When a rural county grows, it transmutes into an urban one.
“Imagine how unfair a sport would seem if one team automatically drafted the other’s best players the moment they showed any promise. That’s essentially what happens when we measure rural areas as whatever’s left over after anywhere that hits a certain population level is considered metropolitan.”
The reason metropolitan areas are growing is because of a steadily increasing population that is spreading out further from its city base. In fact, if you use the counties defined in the 1950s as rural and urban, their populations are virtually equal today: 1950s rural counties have 159 million people while urban counties from that decade have 162 million.
One notable point is that counties with newer urban classifications have more in common with rural people. Another point, made by a Cornell University researcher, is that after five or six decades of removing the rural counties whose populations have grown, you’re left with a lot of distant and disadvantaged rural counties.
If all this sounds discouraging to residents of small towns and rural areas, there is hope.

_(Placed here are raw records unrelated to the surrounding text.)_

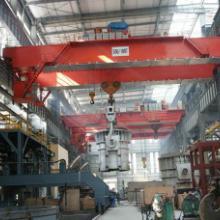 供应QY型绝缘吊钩桥式起重机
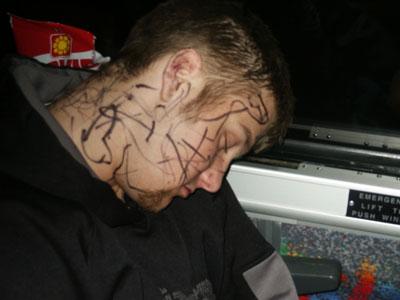 Drunk_scribbled_on_boy400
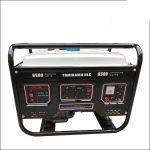 Máy phát điện Tomikama 6500 chạy xăng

The Post interviewed plenty of researchers who object to the idea that rural America is in perpetual decline. A University of Minnesota Extension specialist has shown that people in their 30s and older are starting to move back to rural areas — probably for the slower pace and the neighborly attitudes that still prevail in locations with smaller populations.
It’s unrealistic to expect every rural county to thrive, especially if the migratory trend of the best and the brightest from small towns to larger cities continues. But if the American population keeps growing, and if the economy continues to create jobs, a certain number of these jobs are going to locate in areas where there’s less competition for workers — which is one way to define small towns and rural counties.
The main challenge is to develop a trained work force that can handle the jobs of the future. Do that, and rural America will be just fine.